• **Passage**
+-------+

# Testing out queen laying cage



## wvbeeguy (Feb 20, 2011)

interesting question. Have saw the green on ebay before. always used the brown that comes with Nicot system. Have reused them as well. My biggest issue is that some queens will take 3-4 days to start laying, some just 1 day. post back with success rate of green cups, I doubt there will be much difference.


----------



## beepro (Dec 31, 2012)

How do you reuse them cups?
I'm thinking to put a small round piece of thin wax
on the bottom of the cell cup. Then removed it to place
the small larva and the round thin wax into another natural wax queen cup
made from the wax dipping. I need to iron out the kinks first before the real
queen grafting season begins. Thanks for the idea though. Would be nice if she can laid
in both the short and deeper cups. Then I don't have to cut them down. This is only a test!


----------



## ruthiesbees (Aug 27, 2013)

I'm awaiting the delivery of my own cupkit system for this spring. http://www.ebay.com/itm/282271951840?_trksid=p2057872.m2749.l2649&ssPageName=STRK%3AMEBIDX%3AIT

I too looked at the green royal jelly cups and decided that unless I was grafting larvae, I would be getting drone eggs laid in them. Beepro, what are the dimensions of the green cups in comparison to the brown ones? Looking forward to the other comments on this thread. Might have to post my own photos come spring since I will be doing this in a topbar hive.

+-------+

• **Data**
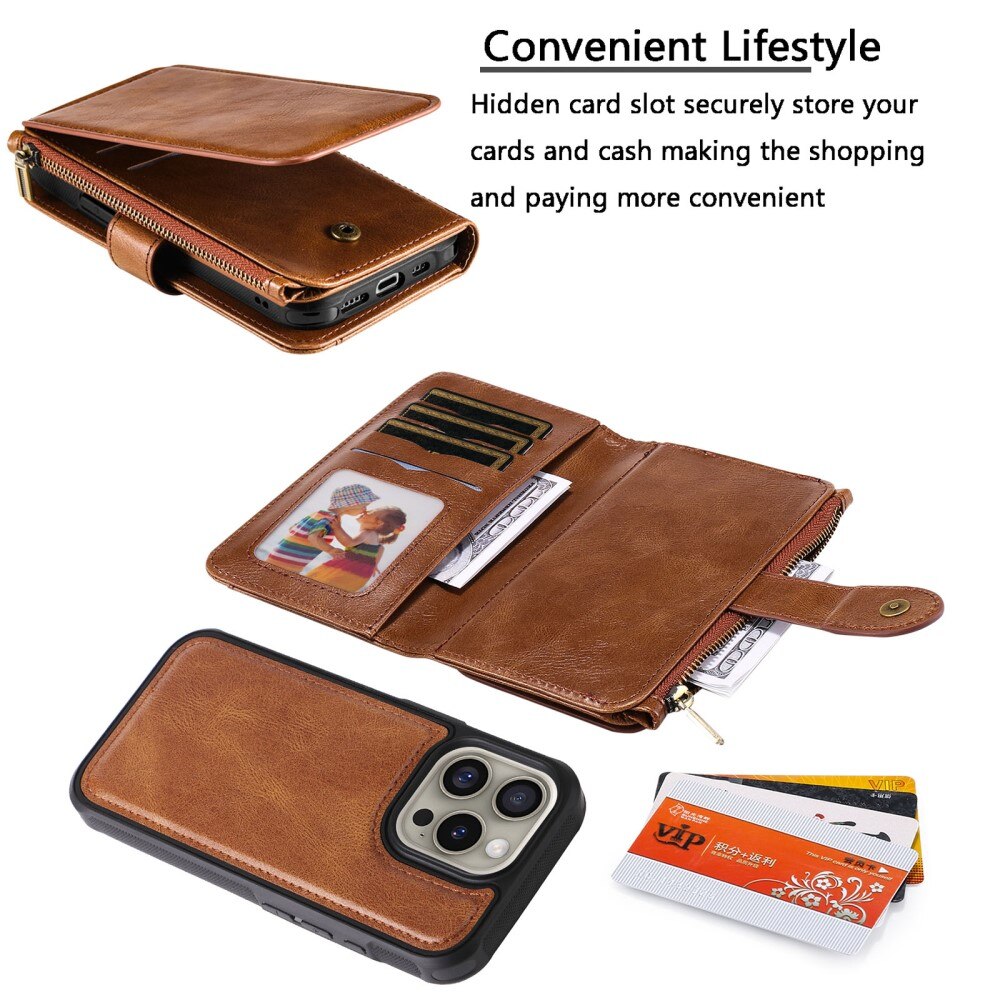 Magnet Leather Multi Wallet iPhone 16 Pro marrone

+-------+

• **Exercise description**
From the thread on testing a queen laying cage, reproduce word for word the stretch from "I'm awaiting the" through "a topbar hive.".

• **Problem solution**
I'm awaiting the delivery of my own cupkit system for this spring. http://www.ebay.com/itm/282271951840?_trksid=p2057872.m2749.l2649&ssPageName=STRK%3AMEBIDX%3AIT

I too looked at the green royal jelly cups and decided that unless I was grafting larvae, I would be getting drone eggs laid in them. Beepro, what are the dimensions of the green cups in comparison to the brown ones? Looking forward to the other comments on this thread. Might have to post my own photos come spring since I will be doing this in a topbar hive.